April 20

What was advertised in a colonial American newspaper 250 years ago today?

Essex Journal (April 20, 1774).

“A large experience of 34 years at sea.”

Joseph Atkins took to the pages of the Essex Journal to inform the public that “he still continues to teach reading, writing, and arithmetic” in the spring of 1774.  He apparently accepted both boys and girls, though he taught them separately.  In a nota bene, he advised that he “intends to open a school for young ladies” at the end of April.

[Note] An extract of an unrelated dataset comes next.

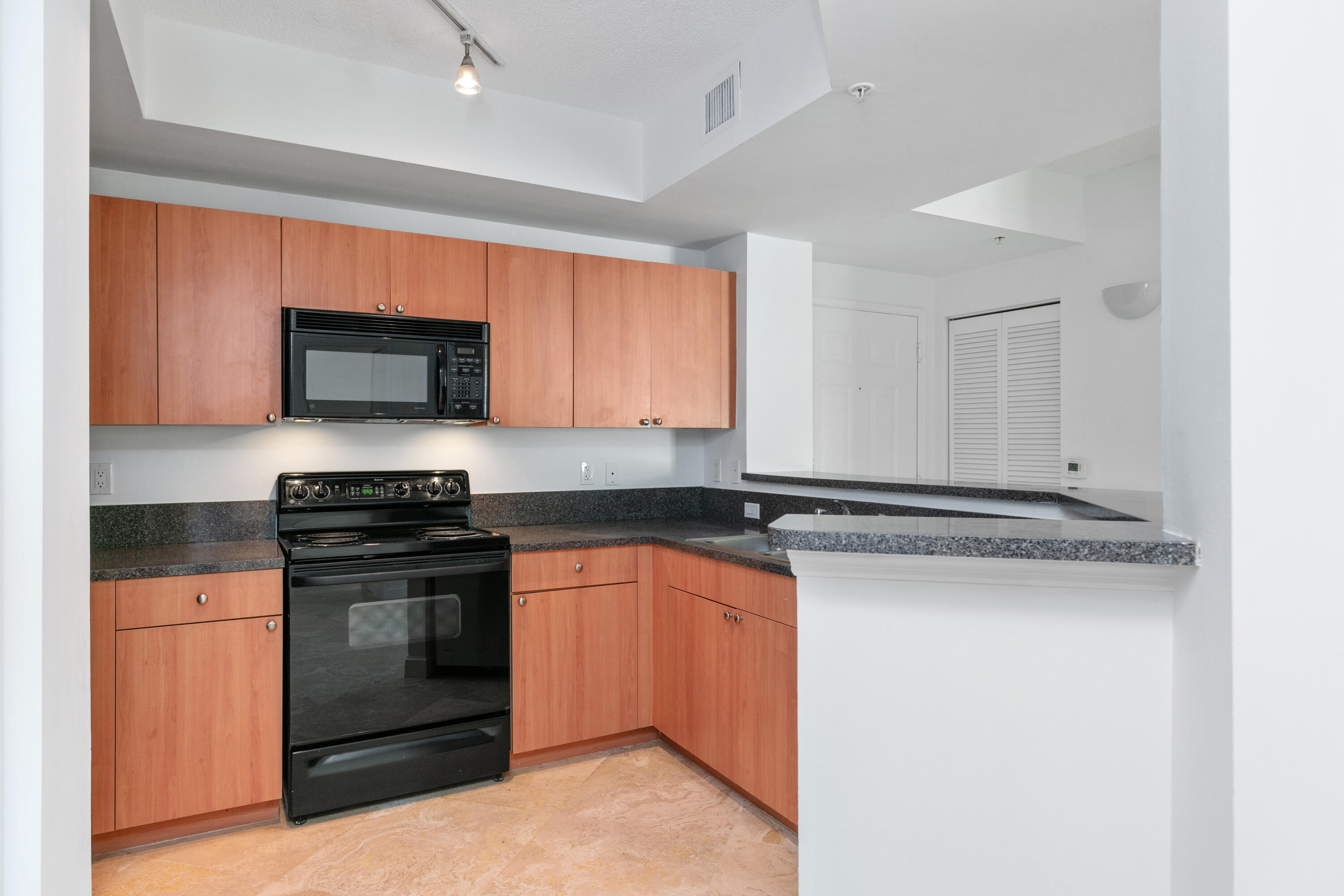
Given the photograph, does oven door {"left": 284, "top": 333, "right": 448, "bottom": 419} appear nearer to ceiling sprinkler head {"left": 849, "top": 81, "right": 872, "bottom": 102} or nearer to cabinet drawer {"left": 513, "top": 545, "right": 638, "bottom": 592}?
cabinet drawer {"left": 513, "top": 545, "right": 638, "bottom": 592}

In addition to the basics of reading, writing, and arithmetic, Atkins also provide instruction in navigation “after the most approv[e]d methods.  Experience mattered to the schoolmaster, not just experience in the classroom but also experience on ships.  He asserted that his confidence in how he taught navigation to his pupils flowed from “a large experience of 34 years at sea.”  Navigation was not merely academic to Atkins but instead a practical matter, an essential part of the occupation he previously pursued.  Prospective students and their parents, he suggested, should feel similar confidence that his decades at sea prepared him to teach navigation to boys and young men who had prospects of working on vessels themselves.  Newburyport was, after all, a maritime community.

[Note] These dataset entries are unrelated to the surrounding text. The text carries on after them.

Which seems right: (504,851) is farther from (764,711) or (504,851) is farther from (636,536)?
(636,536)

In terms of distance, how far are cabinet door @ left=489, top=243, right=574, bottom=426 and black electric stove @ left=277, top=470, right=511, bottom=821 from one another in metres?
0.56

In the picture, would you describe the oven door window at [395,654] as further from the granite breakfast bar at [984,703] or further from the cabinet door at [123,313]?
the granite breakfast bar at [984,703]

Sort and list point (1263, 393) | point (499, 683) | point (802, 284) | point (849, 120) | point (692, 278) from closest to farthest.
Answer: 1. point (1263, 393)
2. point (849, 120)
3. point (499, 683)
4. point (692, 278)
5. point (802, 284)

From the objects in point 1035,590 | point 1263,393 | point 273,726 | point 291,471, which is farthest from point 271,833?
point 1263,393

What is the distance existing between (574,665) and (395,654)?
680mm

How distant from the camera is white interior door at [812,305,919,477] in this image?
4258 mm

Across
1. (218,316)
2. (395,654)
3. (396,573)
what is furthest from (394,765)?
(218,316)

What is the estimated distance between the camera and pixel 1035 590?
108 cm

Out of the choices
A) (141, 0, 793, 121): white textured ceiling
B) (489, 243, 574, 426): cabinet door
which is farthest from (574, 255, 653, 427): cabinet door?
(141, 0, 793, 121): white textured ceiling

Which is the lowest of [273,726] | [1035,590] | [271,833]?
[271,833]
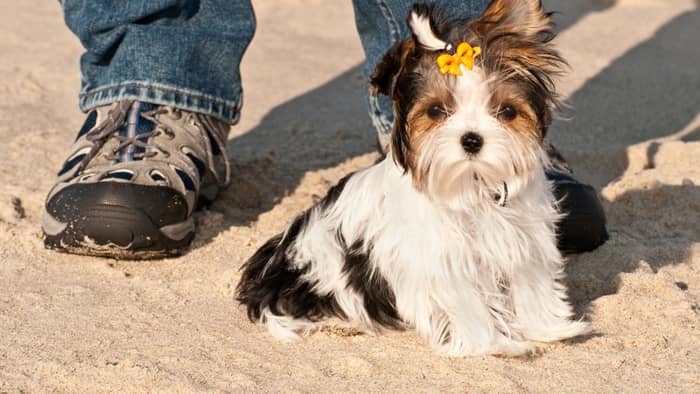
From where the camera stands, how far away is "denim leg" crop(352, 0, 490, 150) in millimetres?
5121

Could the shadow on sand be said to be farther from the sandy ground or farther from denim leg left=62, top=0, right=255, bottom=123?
denim leg left=62, top=0, right=255, bottom=123

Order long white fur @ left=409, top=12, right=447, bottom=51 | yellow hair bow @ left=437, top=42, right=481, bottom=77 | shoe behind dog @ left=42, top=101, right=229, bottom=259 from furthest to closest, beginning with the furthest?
shoe behind dog @ left=42, top=101, right=229, bottom=259
long white fur @ left=409, top=12, right=447, bottom=51
yellow hair bow @ left=437, top=42, right=481, bottom=77

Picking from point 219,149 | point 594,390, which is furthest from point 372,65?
point 594,390

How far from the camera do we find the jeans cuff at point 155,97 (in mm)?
5152

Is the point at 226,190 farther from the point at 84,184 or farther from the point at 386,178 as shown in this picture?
the point at 386,178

The placement of Atkins’s advertisement on the third page of the April 20 edition of the Essex Journal underscored that was the case.  It ran immediately below the “MARINE LIST,” a roster of ships that recently “ARRIVED” and “SAILED” from the “PORT of NEWBURY.”  A day earlier, the town welcomed the Dove from Antigua and the Newhall from Guadeloupe.  Most of the ships that departed in the past ten days made their way to the “West-Indies,” though the Larkventured to Newfoundland.  Although Atkins’s time at sea was presumably behind him, he aimed to pass along a valuable skill to young men who might join the crew of any of the vessels that visited Newburyport.  His “large experience of 34 years at sea” recommended him as a teacher as much as anything he could say about his methods of instruction.